● MATERIAL FOR THIS TASK
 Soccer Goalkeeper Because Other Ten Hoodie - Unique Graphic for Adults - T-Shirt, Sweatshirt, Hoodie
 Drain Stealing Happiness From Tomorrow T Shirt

==

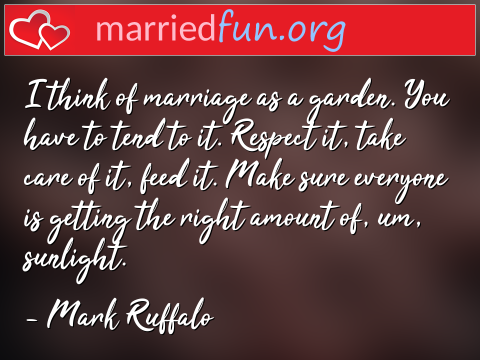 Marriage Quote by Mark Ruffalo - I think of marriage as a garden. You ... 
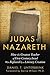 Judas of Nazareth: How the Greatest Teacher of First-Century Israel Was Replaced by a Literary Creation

● PROBLEM TO SOLVE
Everything starting at the line containing "Soccer Goalkeeper Because" and ending at the line containing "Drain Stealing Happiness" in the records above should be repeated exactly, and only that.

● TASK ANSWER
 Soccer Goalkeeper Because Other Ten Hoodie - Unique Graphic for Adults - T-Shirt, Sweatshirt, Hoodie
 Drain Stealing Happiness From Tomorrow T Shirt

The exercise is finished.